→ Recorded data:
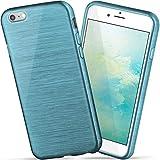 moex iPhone 6S | Hülle Silikon Türkis Brushed Back-Cover TPU Schutzhülle Ultra-Slim Handyhülle für iPhone 6/6S Case Dünn Silikonhülle Rückseite Tasche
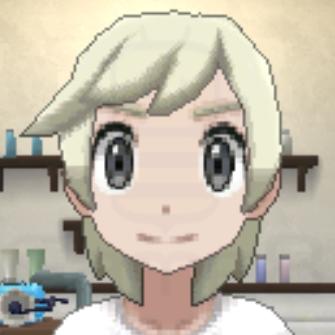 髪色プラチナブロンドの画像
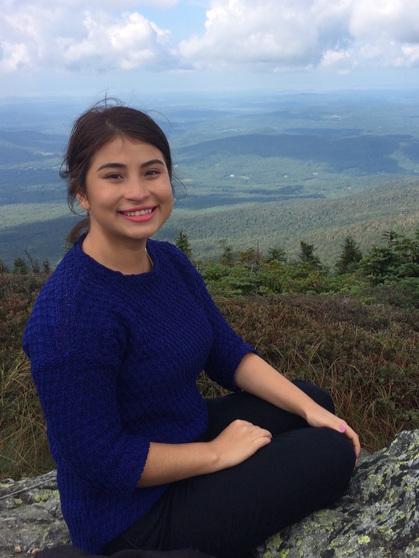 Jennifer Ortiz - PhD studentjp5qd [at] virginia.edu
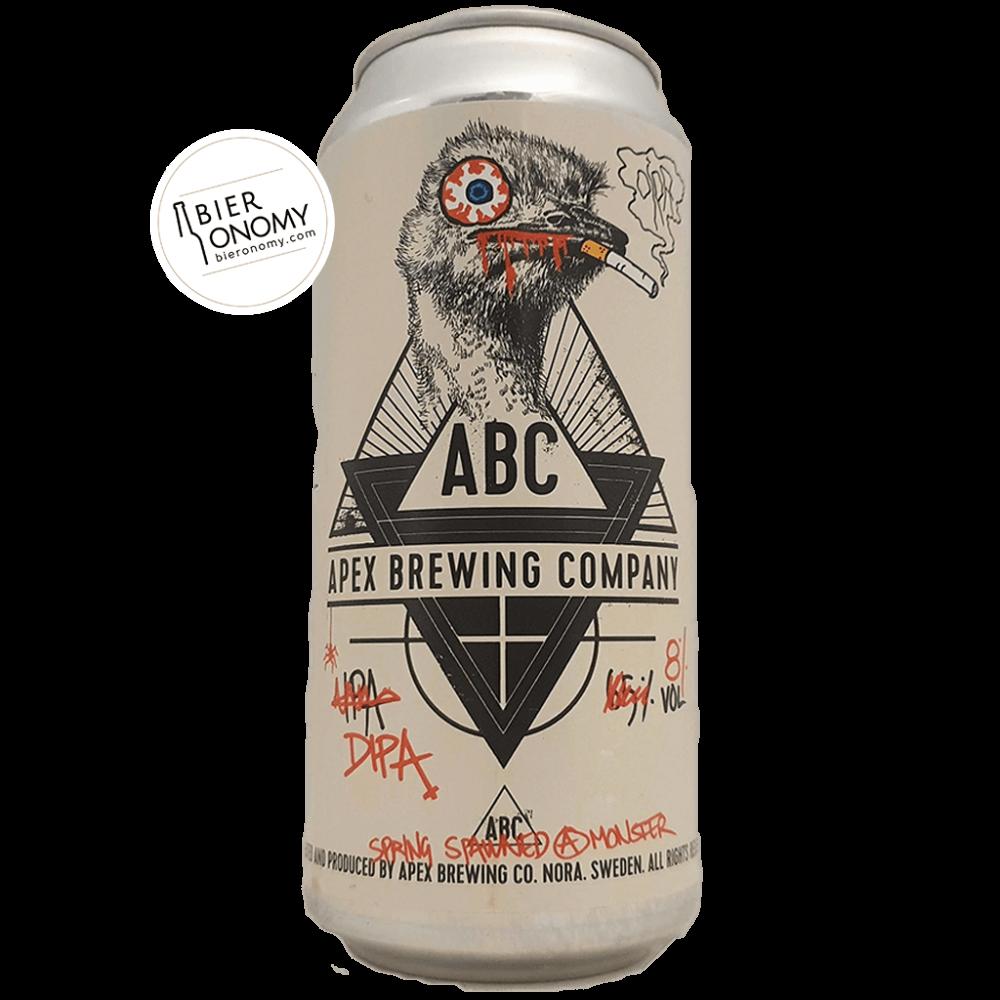 Culmination DIPA 44 cl Apex Brewing Company Brasserie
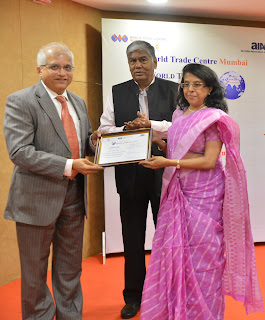 Noel N Tata felicitated for Tata Internationals Outstanding Performance in International Trade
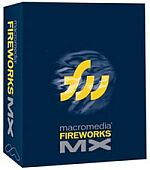 Adobe Fireworks MX (English) (PC) (FWW060I000)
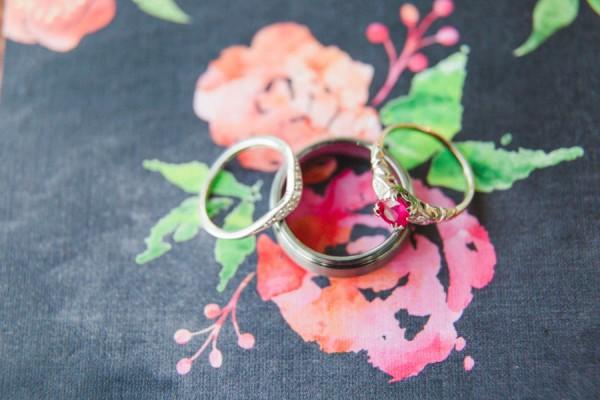 Boldly-Vibrant-Outdoor-Wedding-Ontario-53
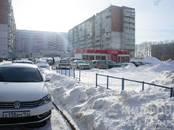 Квартиры,  Новосибирская область Новосибирск, цена 1 210 000 рублей, Фото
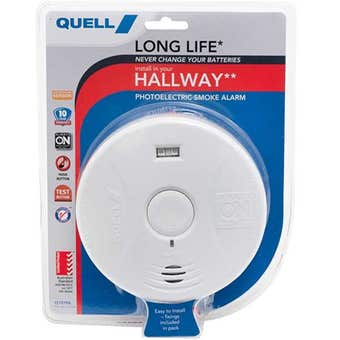 Quell Long Life Photoelectric  Smoke Alarm for Hallway with Escape Light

→ Requirement:
Exclude all pictures and reproduce exactly the lines from the one containing "Boldly-Vibrant-Outdoor-Wedding-Ontario-53" through the final line of the entries above.

→ Task solution:
 Boldly-Vibrant-Outdoor-Wedding-Ontario-53
 Квартиры,  Новосибирская область Новосибирск, цена 1 210 000 рублей, Фото
 Quell Long Life Photoelectric  Smoke Alarm for Hallway with Escape Light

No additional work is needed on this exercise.